João Marques de Almeida

É fácil entender
Diário Económico, 30|Abril|2007

A década de 1990, de Ieltsin, foi a década do recuo russo, quando “o ocidente mandava na Rússia”.

A morte de Boris Ieltsin e o duro discurso à nação de Vladimir Putin, na semana passada, permitem entender as mudanças que se verificaram na Rússia, desde 1992. Ieltsin foi o primeiro Presidente democrático da Rússia pós-soviética. Foi, simultaneamente, o símbolo da resistência ao golpe militar dos comunistas mais ortodoxos, em 1991, e da transição democrática após as hesitações de Gorbachev. Putin está a tornar-se na figura da transição pós-democrática para o autoritarismo. Olhando para a década de 1990, podemos agora perguntar o que significou exactamente a “transição democrática” na Rússia? Em primeiro lugar, é óbvio que houve, durante as Presidências de Ieltsin, abertura política e liberalização da economia. Institucionalizou-se, mesmo, o pluralismo político, com a criação de partidos e a realização de eleições multipartidárias. Reconheceu-se, igualmente, a importância da iniciativa privada para o desenvolvimento económico. Mas, na Rússia, nunca houve uma democracia pluralista e uma economia de mercado. As antigas elites soviéticas nunca perderam o poder político e económico. A transição política foi, em grande medida, uma mudança de gerações, em que a nova geração do poder veio, maioritariamente, das velhas estruturas soviéticas. Conhecendo demasiado bem a realidade da antiga experiência comunista, deixaram de acreditar no modelo soviético. Mas nunca deixaram de acreditar em três coisas: demasiado pluralismo e demasiada democracia levaria à anarquia, para o evitar teriam que ser eles a manter o poder, e seria fundamental restaurar a grandeza externa da Rússia. O nacionalismo substituiu o comunismo, mas a democracia e o mercado não poderiam substituir um poder central autoritário.

Em segundo lugar, a década de 1990 foi o tempo das ilusões ocidentais. A democratização russa foi um dos casos onde mais se notou a substituição do rigor analítico pelos desejos.
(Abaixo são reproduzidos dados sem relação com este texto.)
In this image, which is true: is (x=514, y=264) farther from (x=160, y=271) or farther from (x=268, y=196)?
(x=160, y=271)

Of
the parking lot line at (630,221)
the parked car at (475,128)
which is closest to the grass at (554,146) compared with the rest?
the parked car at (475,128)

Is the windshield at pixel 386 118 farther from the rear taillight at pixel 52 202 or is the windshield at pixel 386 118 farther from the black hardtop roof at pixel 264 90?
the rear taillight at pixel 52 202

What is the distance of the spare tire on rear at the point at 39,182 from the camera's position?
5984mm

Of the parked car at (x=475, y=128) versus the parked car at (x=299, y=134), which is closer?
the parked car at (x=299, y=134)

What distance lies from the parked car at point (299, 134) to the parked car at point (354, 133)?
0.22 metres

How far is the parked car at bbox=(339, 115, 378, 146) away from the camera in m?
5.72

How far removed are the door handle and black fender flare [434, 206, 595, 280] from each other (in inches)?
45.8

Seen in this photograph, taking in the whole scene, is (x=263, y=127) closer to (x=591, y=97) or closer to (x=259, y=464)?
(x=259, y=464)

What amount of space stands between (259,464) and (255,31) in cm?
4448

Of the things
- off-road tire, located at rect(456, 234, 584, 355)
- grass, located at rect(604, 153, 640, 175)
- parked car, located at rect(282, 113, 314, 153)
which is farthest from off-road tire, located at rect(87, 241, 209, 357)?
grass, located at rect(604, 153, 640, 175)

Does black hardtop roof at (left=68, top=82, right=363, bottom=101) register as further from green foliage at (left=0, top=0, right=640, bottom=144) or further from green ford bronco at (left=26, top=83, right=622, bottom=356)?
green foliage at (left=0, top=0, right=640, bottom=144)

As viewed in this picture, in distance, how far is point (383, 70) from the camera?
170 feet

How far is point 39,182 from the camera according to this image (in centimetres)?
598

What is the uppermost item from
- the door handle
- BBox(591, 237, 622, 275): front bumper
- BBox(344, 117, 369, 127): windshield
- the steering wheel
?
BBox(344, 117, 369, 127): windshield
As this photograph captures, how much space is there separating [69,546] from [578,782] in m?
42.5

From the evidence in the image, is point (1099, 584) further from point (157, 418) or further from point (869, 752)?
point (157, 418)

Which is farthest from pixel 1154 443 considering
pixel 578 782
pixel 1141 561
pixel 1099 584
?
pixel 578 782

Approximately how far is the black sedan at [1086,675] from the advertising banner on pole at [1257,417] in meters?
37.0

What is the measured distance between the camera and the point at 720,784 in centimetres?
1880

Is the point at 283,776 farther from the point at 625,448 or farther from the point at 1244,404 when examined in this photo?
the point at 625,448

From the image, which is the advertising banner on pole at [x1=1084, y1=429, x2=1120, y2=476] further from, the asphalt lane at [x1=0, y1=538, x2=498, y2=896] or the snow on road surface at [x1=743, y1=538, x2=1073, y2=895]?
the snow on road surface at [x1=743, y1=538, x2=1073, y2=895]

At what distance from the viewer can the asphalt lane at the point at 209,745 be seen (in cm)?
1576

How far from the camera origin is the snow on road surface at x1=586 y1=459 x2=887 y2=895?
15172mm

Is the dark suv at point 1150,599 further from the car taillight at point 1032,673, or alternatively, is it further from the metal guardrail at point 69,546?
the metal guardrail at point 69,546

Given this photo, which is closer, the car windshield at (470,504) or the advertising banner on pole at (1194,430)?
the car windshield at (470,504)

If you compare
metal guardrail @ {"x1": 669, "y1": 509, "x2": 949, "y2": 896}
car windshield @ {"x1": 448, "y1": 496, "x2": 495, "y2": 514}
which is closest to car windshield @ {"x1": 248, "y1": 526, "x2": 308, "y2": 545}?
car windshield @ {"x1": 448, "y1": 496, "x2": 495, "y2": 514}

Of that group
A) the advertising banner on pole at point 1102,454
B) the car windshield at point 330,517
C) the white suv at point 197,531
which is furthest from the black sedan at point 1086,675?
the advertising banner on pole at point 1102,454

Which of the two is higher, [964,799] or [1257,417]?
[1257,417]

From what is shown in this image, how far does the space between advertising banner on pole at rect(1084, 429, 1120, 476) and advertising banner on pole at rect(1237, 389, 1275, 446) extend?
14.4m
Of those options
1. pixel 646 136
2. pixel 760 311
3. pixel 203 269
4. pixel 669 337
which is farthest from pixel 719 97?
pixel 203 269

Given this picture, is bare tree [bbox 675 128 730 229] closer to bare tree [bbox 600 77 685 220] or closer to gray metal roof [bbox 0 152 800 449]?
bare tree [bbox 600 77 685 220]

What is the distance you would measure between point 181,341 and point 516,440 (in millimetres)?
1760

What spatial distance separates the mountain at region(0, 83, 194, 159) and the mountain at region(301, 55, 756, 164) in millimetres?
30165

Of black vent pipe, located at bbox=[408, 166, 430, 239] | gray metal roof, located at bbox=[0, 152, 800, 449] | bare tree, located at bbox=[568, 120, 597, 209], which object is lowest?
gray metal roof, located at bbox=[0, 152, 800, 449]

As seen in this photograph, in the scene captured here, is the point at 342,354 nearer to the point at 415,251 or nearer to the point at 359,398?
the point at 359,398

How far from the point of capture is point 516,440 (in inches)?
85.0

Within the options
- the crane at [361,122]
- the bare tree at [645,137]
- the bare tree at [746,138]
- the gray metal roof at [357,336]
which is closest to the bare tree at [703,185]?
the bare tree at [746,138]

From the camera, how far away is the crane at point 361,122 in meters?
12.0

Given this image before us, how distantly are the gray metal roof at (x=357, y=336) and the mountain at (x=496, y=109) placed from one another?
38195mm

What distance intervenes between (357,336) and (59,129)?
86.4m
Todos desejaram uma Rússia democrática, e essa vontade transformou-se nos óculos com que se olhou para o gigante de leste. Mas a realidade foi sempre diferente dos desejos. Além do desejo, outras boas razões impediram que se visse a realidade. Antes de mais, depois da União Soviética, qualquer abertura seria vista como uma reforma democrática. Depois, para a cultura política ocidental é quase impossível imaginar que as maiorias não queiram viver em democracia. Na verdade, o desejo pela democracia foi sempre muito mais atribuído do que desejado pela maioria dos russos. Ao contrário do que aconteceu em muitas das outras antigas repúblicas soviéticas, na Rússia, nunca se assistiu a grandes manifestações populares pela democracia ou contra o poder. O regime soviético caiu de podre, não foi vítima de revoluções democráticas. A verdade é que a maioria dos russos, depois de terem sido, durante séculos, servos e súbditos do Czar e, durante décadas, camaradas soviéticos, agora querem ser nacionalistas russos e não cidadãos democráticos. Daí, a legitimidade do autoritarismo nacionalista de Putin.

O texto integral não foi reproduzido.